Furthermore, we found that the 3,788-bp Ambn promoter region was activated in transfected bone marrow cells, and that expression was further enhanced in cells stimulated with rAMBN, 5-HT, DEX, and IFN-Y. Our group has previously shown that rAMBN (20) and 5-HT (34) enhance proliferation and differentiation of mesenchymal stem cells. The rIFN-Y-enhanced promoter activity in the M2-10B4 cell line may be linked to our previous findings, where rAMBN strongly induced the IFN-Y pathway in osteoblasts (20) and DEX is a known factor in osteogenic differentiation (35), and strengthens the suggestion that AMBN may act as a signalling molecule in developing hard tissues (5, 10, 14, 18, 20, 36).

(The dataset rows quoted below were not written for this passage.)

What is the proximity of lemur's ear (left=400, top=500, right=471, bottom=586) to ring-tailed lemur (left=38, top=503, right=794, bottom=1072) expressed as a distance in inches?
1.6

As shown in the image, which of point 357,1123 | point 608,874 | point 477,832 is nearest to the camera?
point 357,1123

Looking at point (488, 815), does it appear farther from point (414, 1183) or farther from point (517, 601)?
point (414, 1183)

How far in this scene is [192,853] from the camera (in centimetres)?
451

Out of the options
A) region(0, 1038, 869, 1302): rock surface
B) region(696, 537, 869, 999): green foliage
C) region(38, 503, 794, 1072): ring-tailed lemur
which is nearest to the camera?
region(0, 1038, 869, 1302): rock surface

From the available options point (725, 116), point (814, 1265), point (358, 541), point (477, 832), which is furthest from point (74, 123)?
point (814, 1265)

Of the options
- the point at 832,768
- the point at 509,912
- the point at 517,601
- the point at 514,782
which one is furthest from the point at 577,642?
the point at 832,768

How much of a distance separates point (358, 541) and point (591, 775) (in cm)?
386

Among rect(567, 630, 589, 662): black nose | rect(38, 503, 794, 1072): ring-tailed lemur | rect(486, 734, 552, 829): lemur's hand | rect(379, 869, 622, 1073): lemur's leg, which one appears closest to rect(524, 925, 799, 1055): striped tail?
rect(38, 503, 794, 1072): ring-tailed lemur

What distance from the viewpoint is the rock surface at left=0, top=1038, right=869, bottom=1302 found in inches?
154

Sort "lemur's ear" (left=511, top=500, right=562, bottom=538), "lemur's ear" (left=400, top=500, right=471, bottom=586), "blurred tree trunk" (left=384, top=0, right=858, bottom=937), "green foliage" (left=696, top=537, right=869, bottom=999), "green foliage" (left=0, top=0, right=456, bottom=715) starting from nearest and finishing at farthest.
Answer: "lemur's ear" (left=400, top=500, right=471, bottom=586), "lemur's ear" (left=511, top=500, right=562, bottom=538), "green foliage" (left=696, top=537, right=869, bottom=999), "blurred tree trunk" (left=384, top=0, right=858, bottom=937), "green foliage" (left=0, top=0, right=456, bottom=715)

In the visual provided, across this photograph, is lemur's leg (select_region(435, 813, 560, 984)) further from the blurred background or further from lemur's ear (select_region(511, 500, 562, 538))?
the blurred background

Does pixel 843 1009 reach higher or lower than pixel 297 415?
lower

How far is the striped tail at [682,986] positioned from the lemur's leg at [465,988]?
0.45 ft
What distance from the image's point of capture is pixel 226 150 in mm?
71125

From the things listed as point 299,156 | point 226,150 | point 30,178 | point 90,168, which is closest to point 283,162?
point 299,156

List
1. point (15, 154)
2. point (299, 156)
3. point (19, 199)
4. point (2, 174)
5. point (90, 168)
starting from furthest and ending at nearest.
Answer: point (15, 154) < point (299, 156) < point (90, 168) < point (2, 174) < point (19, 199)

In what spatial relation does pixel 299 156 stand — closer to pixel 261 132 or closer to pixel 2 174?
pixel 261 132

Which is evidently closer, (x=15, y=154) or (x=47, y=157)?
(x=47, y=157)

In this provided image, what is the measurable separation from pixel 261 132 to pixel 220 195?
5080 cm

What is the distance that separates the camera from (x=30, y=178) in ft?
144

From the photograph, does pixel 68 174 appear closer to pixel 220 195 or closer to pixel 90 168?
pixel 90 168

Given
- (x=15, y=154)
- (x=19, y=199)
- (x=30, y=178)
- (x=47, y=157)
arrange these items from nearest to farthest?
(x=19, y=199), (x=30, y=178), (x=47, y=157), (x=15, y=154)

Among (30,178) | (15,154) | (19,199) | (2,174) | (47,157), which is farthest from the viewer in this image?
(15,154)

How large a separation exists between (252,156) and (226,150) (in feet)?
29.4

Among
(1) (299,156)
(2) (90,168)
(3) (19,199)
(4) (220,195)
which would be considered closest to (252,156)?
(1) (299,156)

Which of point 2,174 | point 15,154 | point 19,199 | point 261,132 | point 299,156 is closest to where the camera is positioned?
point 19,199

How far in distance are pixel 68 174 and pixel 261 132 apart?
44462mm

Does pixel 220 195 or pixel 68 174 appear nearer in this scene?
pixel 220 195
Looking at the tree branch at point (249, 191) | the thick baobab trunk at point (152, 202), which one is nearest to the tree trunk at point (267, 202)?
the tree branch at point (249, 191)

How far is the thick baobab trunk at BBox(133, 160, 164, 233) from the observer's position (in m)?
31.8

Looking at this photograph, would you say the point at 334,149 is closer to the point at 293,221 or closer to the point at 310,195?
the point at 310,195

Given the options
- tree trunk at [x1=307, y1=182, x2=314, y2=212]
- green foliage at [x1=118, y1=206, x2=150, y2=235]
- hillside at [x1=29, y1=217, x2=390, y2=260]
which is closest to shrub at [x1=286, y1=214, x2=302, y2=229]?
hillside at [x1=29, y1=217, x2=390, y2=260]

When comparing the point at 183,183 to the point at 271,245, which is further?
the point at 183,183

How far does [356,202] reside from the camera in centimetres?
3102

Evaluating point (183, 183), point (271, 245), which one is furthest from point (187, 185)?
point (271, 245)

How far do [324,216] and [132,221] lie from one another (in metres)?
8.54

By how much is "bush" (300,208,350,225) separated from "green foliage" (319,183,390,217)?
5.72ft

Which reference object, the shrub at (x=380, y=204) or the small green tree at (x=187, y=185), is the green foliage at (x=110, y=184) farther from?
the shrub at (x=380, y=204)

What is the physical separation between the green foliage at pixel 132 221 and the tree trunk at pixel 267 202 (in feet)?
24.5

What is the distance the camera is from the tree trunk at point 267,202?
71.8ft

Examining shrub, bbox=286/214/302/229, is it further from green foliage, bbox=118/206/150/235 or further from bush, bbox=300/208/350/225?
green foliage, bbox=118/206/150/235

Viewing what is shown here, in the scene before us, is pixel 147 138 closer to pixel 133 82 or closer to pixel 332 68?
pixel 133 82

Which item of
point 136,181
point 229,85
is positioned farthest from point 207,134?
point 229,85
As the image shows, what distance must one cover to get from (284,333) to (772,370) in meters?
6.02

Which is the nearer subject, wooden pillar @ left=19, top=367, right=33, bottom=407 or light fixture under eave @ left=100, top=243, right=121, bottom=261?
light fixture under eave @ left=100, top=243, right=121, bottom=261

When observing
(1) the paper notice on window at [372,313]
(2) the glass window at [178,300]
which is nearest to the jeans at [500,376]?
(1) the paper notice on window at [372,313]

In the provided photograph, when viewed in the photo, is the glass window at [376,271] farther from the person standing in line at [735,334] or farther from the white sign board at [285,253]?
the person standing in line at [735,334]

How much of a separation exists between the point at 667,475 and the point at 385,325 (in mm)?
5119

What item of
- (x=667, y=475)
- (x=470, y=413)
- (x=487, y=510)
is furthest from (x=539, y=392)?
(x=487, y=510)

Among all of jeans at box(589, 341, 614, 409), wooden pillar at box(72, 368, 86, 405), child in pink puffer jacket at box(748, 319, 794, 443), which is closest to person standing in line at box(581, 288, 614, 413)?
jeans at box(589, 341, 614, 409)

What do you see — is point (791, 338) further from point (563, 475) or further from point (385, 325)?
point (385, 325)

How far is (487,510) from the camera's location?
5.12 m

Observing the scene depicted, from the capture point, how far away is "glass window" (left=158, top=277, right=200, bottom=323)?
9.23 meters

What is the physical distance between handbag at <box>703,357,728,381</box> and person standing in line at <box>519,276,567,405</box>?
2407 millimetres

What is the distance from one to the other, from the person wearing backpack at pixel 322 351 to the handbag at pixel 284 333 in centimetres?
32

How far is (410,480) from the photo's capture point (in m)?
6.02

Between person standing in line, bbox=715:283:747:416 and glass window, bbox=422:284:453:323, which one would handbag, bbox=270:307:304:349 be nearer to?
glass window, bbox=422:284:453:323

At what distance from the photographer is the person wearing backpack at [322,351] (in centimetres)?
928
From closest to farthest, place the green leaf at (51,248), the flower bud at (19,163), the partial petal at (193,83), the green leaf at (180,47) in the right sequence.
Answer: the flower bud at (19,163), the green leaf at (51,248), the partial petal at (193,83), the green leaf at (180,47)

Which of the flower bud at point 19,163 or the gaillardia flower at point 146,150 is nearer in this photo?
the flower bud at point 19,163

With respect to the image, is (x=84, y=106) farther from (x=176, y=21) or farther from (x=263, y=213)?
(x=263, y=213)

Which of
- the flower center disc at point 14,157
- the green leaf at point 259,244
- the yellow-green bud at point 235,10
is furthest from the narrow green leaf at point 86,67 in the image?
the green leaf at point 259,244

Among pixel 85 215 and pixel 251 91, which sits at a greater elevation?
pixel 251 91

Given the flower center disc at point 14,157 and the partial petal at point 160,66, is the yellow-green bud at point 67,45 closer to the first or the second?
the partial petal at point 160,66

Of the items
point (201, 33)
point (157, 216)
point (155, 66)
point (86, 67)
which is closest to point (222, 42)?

Our results indicate that the Ambn promoter has multiple cis-regulatory elements upstream of the previously characterized Ambn promoter region (21), many of which could be related directly to bone formation. Thirteen Kid-3/AJ18 and six OSE-2 regulatory elements distributed in the 3,788-bp promoter region suggest that the Ambn promoter has the potential to regulate both teeth and bone metabolism. Further work is necessary to confirm if the identified sequences are functional in a DNA–protein interaction study.